* [Task]:
Keep the pictures out of your copy. Transcribe the records below exactly.

(Data excerpts)
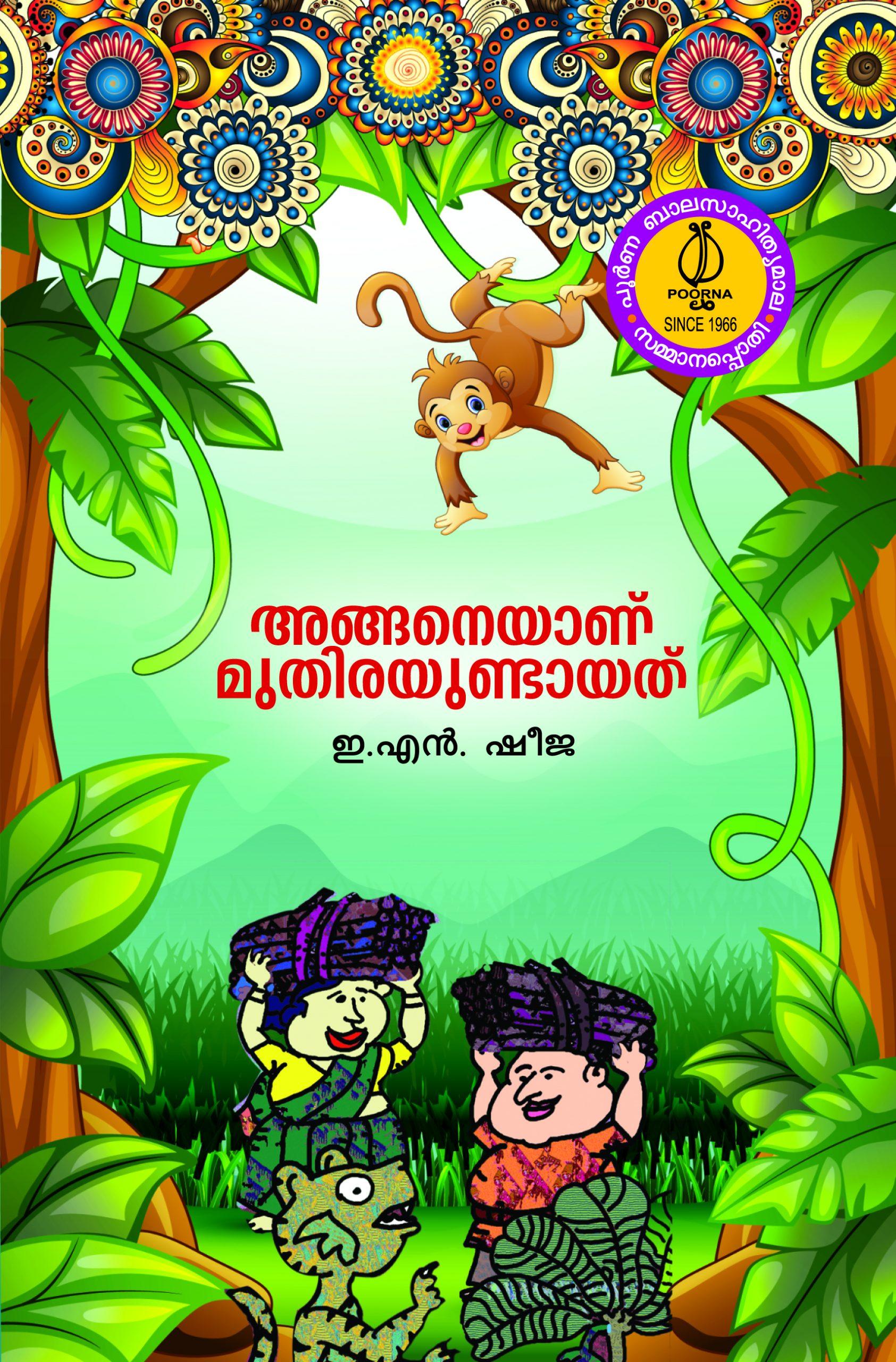 Anganeyanu Muthirayundayathu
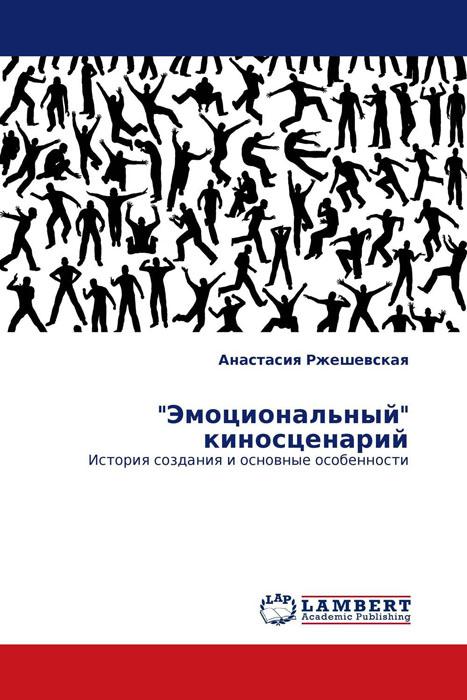 """""""Эмоциональный"""" киносценарий"""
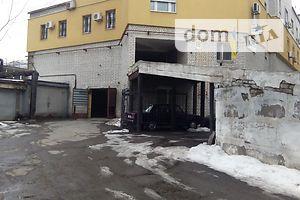 Купить бокс в гаражном комплексе в Днепропетровской области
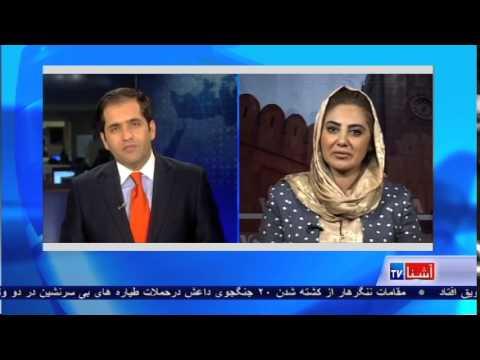 Semin Barekzai discusses Taliban legacy and Women's rights on VOA Ashna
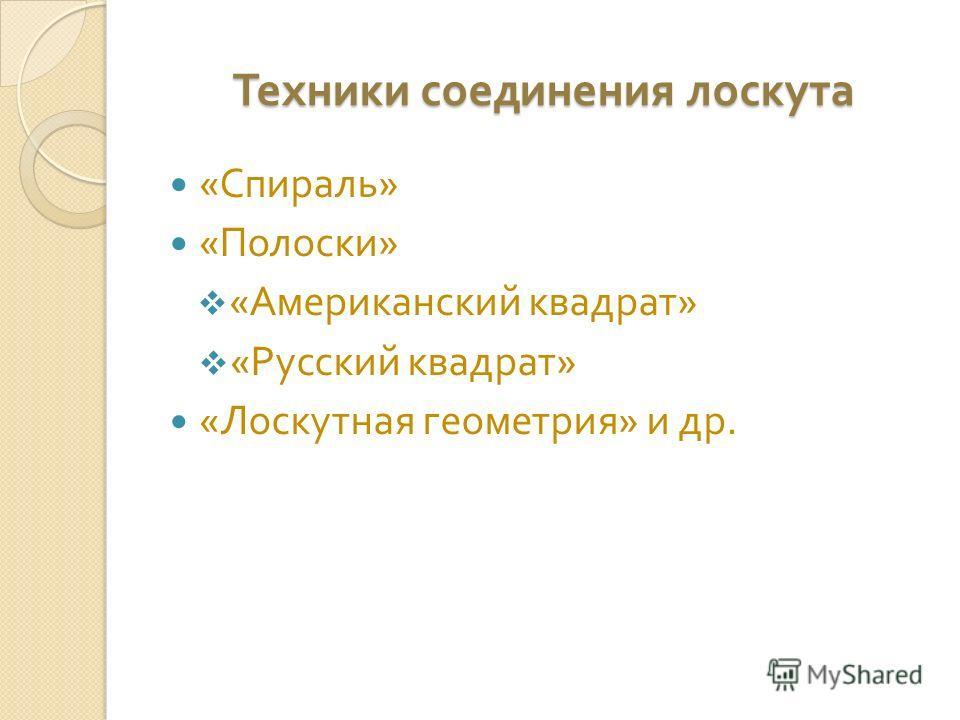 Техники соединения лоскута « Спираль » « Полоски » « Американский квадрат » « Русский квадрат » « Лоскутная геометрия » и др.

* [Task result]:
 Anganeyanu Muthirayundayathu
 """""""Эмоциональный"""" киносценарий"""
 Купить бокс в гаражном комплексе в Днепропетровской области
 Semin Barekzai discusses Taliban legacy and Women's rights on VOA Ashna
 Техники соединения лоскута « Спираль » « Полоски » « Американский квадрат » « Русский квадрат » « Лоскутная геометрия » и др.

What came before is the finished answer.